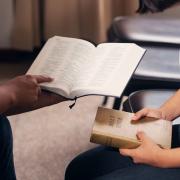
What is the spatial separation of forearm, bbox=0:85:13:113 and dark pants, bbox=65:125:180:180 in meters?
0.25

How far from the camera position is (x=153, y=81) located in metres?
1.26

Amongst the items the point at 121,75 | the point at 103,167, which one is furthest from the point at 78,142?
the point at 121,75

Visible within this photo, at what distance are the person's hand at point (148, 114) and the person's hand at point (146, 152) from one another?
0.24 feet

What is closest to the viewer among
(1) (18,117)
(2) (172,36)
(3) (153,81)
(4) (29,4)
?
(3) (153,81)

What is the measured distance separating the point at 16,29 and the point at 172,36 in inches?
41.1

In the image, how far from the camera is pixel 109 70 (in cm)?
92

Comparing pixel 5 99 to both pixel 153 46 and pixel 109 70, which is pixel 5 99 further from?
pixel 153 46

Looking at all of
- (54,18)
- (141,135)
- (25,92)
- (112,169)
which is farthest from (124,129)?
(54,18)

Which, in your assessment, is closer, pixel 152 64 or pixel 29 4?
pixel 152 64

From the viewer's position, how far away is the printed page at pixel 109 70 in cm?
87

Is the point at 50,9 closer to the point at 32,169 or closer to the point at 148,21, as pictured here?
the point at 148,21

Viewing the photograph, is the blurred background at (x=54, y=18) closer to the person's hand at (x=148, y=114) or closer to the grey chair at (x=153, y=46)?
the grey chair at (x=153, y=46)

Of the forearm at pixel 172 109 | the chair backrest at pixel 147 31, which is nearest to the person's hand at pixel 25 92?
the forearm at pixel 172 109

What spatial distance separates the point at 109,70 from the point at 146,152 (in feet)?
0.71
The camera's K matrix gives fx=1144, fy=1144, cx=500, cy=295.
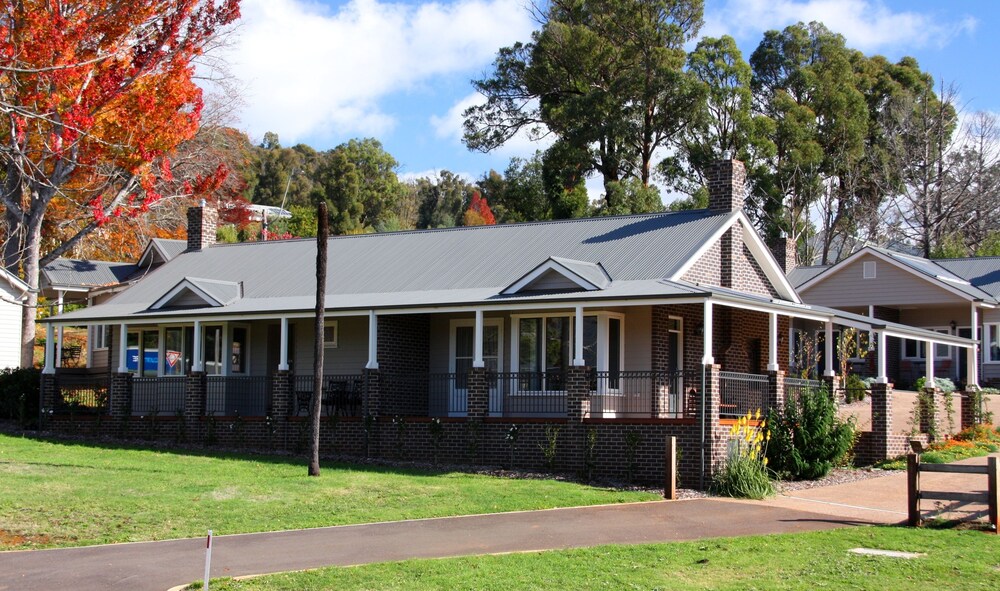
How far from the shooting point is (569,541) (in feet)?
47.5

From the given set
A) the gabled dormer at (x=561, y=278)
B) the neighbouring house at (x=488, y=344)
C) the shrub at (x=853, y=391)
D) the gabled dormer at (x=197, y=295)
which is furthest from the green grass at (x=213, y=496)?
the shrub at (x=853, y=391)

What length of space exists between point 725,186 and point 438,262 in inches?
277

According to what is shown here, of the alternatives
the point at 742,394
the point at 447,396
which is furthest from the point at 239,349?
the point at 742,394

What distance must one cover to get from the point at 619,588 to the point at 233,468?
11684 mm

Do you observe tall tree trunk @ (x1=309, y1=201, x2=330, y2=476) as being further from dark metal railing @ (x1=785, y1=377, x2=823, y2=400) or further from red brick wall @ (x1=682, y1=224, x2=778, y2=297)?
dark metal railing @ (x1=785, y1=377, x2=823, y2=400)

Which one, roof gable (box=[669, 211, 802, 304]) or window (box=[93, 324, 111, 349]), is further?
window (box=[93, 324, 111, 349])

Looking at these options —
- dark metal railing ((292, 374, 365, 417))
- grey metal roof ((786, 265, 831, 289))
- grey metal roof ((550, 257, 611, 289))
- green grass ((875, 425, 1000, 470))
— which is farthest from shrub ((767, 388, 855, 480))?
grey metal roof ((786, 265, 831, 289))

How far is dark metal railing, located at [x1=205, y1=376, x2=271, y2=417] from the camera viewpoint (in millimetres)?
27328

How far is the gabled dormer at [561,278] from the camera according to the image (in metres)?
23.0

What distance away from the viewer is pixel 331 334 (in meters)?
27.7

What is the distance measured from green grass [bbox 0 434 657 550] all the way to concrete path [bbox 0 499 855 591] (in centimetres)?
75

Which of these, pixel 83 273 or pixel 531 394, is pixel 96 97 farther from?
pixel 531 394

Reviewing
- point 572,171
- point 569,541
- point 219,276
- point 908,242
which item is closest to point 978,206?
point 908,242

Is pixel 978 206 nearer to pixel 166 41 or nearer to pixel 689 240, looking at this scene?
pixel 689 240
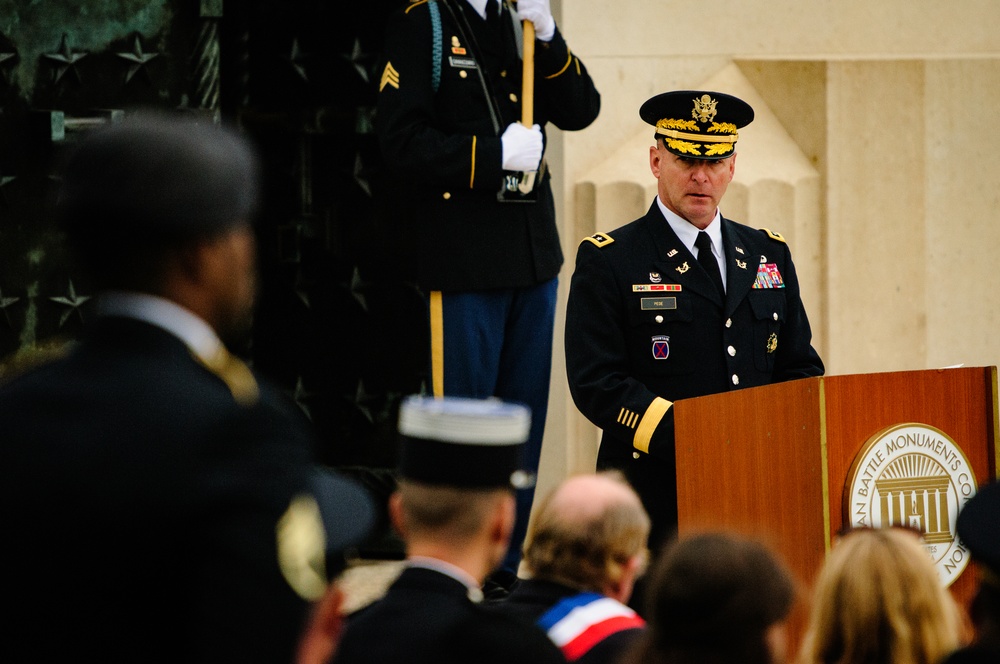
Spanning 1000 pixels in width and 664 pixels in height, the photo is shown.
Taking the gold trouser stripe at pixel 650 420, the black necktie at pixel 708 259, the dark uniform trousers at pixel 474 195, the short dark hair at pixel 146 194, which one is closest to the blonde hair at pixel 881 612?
the short dark hair at pixel 146 194

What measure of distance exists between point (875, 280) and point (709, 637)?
4.48m

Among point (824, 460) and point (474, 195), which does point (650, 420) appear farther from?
point (474, 195)

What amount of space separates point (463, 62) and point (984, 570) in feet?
10.8

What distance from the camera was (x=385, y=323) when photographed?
20.2 feet

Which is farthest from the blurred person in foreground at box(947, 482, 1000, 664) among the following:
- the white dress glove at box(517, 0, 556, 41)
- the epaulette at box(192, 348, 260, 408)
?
the white dress glove at box(517, 0, 556, 41)

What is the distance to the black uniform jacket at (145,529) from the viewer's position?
1.60 m

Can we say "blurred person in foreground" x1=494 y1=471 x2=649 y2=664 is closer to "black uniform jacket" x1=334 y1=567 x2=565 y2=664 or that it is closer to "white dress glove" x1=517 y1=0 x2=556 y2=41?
"black uniform jacket" x1=334 y1=567 x2=565 y2=664

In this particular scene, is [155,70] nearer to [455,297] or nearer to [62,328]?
[62,328]

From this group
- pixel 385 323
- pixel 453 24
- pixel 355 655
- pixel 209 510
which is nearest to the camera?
pixel 209 510

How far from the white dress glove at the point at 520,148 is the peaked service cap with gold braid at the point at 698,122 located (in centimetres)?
52

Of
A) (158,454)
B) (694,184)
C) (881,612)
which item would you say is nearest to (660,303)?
(694,184)

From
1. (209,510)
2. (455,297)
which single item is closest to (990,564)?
(209,510)

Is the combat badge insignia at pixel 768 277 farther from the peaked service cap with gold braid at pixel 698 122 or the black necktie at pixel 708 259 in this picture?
the peaked service cap with gold braid at pixel 698 122

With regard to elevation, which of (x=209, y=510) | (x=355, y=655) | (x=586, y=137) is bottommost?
(x=355, y=655)
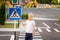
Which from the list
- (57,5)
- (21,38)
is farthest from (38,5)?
(21,38)

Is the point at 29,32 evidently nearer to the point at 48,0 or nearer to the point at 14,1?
the point at 14,1

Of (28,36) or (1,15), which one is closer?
(28,36)

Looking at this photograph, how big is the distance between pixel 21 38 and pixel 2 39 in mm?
1282

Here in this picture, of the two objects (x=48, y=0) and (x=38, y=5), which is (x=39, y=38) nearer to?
(x=48, y=0)

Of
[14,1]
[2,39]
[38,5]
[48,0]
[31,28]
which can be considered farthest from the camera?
[38,5]

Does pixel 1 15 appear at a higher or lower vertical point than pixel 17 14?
lower

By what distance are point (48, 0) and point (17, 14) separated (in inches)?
3028

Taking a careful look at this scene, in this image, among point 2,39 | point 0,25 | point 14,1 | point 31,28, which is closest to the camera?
point 31,28

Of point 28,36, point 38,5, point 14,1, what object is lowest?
point 38,5

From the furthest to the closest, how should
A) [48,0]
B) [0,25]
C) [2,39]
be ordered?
1. [48,0]
2. [0,25]
3. [2,39]

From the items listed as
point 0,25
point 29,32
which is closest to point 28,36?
point 29,32

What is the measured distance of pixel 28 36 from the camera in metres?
11.0

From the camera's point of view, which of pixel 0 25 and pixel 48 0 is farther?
pixel 48 0

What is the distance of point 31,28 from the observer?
10844 millimetres
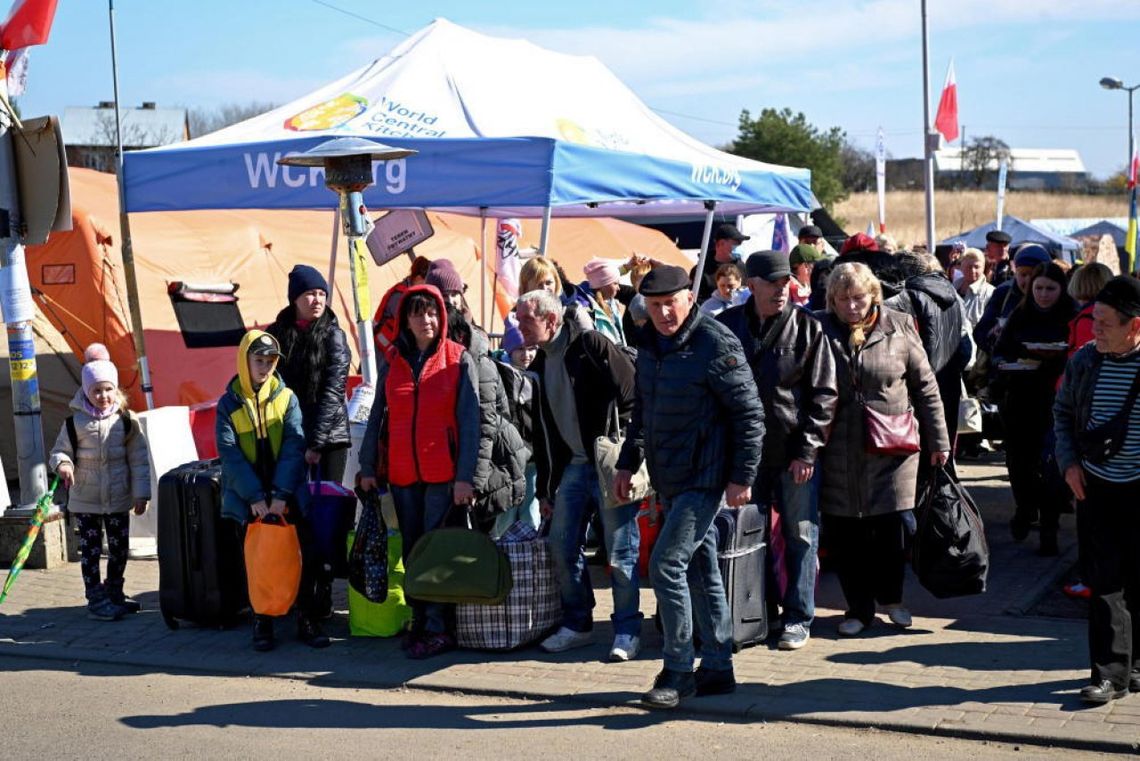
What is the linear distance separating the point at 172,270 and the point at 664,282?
30.4 feet

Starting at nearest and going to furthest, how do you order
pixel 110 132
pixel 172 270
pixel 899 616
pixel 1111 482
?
pixel 1111 482, pixel 899 616, pixel 172 270, pixel 110 132

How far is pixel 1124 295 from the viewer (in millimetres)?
5426

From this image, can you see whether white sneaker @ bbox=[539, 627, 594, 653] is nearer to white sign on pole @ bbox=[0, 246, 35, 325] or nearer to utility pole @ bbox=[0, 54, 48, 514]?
utility pole @ bbox=[0, 54, 48, 514]

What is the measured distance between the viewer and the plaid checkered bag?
666 cm

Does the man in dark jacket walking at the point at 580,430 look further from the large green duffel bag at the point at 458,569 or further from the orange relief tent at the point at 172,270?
the orange relief tent at the point at 172,270

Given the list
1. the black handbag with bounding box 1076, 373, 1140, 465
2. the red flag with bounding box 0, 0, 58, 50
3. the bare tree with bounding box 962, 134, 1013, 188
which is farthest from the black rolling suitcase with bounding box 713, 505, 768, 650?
the bare tree with bounding box 962, 134, 1013, 188

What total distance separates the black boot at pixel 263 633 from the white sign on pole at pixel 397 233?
3830 mm

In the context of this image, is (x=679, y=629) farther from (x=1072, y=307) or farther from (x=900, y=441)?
(x=1072, y=307)

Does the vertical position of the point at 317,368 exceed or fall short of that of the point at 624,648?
it exceeds it

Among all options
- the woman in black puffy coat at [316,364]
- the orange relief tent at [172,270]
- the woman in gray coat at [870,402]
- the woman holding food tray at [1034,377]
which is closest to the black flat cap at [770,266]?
the woman in gray coat at [870,402]

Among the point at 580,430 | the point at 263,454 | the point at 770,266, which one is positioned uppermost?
the point at 770,266

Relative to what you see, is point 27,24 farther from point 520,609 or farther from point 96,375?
point 520,609

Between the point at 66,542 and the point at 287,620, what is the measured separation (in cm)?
236

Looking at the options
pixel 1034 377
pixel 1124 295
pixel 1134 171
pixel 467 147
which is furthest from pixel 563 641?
pixel 1134 171
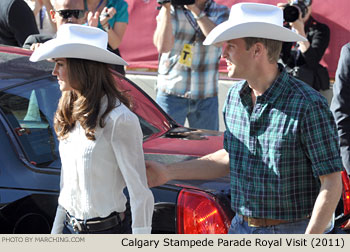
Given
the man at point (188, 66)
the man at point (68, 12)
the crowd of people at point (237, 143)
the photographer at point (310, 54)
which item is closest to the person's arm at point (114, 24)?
the man at point (188, 66)

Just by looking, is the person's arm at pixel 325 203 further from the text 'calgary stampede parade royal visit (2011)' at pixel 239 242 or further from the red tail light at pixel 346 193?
the red tail light at pixel 346 193

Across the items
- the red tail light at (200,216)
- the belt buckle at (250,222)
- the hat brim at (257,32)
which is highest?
the hat brim at (257,32)

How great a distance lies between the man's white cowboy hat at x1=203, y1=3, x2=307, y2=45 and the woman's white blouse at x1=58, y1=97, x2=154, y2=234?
536mm

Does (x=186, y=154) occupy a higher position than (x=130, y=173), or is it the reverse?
(x=130, y=173)

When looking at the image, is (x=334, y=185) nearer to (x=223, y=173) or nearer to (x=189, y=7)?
(x=223, y=173)

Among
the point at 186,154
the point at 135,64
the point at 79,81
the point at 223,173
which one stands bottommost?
the point at 135,64

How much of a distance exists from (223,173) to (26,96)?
1388 mm

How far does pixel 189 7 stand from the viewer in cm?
536

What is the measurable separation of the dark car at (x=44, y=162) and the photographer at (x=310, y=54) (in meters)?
2.97

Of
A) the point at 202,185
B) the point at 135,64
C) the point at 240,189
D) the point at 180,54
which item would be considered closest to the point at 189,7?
the point at 180,54

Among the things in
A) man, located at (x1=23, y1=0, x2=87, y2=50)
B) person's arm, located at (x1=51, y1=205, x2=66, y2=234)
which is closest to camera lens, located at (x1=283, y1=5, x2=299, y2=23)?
man, located at (x1=23, y1=0, x2=87, y2=50)

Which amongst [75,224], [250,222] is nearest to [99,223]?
[75,224]

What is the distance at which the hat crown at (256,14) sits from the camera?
9.02ft

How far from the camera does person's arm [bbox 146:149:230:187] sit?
9.82ft
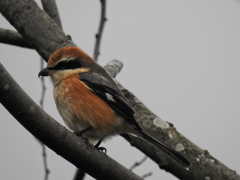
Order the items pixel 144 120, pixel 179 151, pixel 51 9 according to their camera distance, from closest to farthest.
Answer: pixel 179 151 < pixel 144 120 < pixel 51 9

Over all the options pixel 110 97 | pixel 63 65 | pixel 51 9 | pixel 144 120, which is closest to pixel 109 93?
pixel 110 97

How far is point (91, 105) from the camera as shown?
3357mm

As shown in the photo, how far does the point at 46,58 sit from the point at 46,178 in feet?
5.47

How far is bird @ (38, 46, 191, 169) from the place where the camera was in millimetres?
3342

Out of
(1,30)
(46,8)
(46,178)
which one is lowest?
(46,178)

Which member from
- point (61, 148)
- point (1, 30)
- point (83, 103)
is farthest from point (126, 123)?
point (1, 30)

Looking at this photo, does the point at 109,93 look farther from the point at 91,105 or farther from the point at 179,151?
the point at 179,151

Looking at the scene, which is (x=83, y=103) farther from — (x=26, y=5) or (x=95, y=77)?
(x=26, y=5)

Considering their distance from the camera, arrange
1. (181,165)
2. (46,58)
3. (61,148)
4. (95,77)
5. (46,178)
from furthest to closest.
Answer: (46,58) < (95,77) < (46,178) < (181,165) < (61,148)

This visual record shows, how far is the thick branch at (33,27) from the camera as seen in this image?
4.33 meters

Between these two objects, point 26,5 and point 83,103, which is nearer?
point 83,103

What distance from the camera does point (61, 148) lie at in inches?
93.0

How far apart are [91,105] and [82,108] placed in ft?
0.34

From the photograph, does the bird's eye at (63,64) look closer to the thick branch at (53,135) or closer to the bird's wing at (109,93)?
the bird's wing at (109,93)
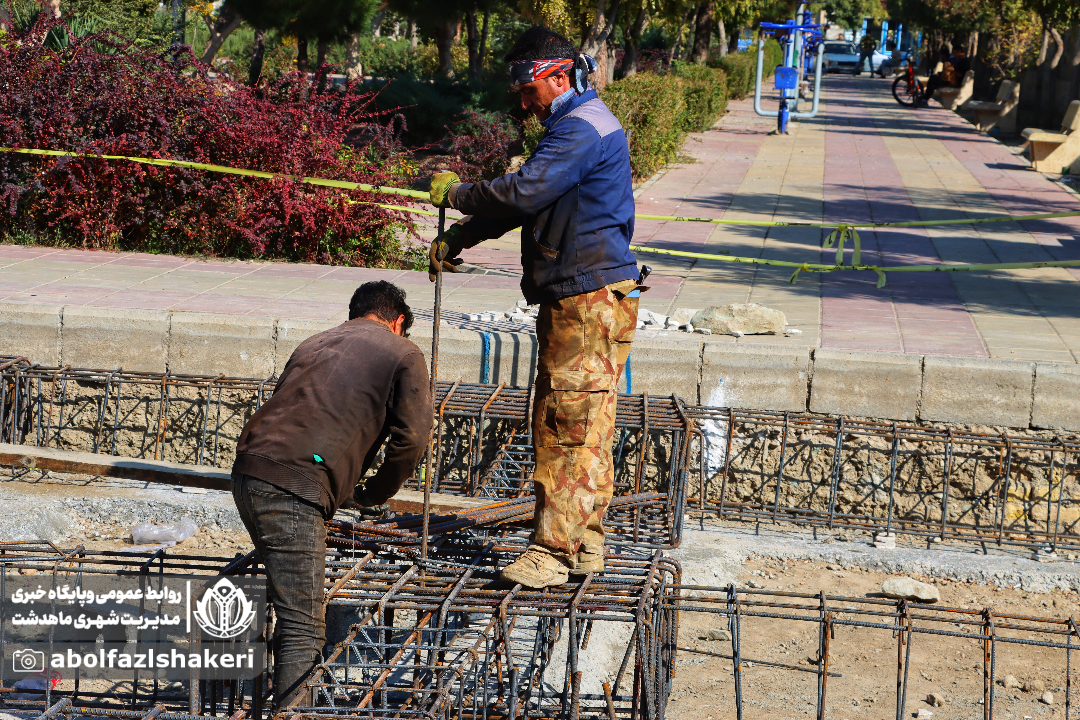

WHAT IS EXPECTED:
Format the items from the line containing "How far apart" through the end of the items as a two-column CSV headed text and answer. Give one row per item, with each field in quotation marks and any line breaks replaced by spaces, and leave the pictures out.

ANSWER TO THE TASK:
text,answer
"How far apart are [91,105] and [82,108] placed in ft?","0.34"
"From the photograph, does the bird's eye at (63,64) look closer to the thick branch at (53,135) or closer to the bird's wing at (109,93)?","the bird's wing at (109,93)"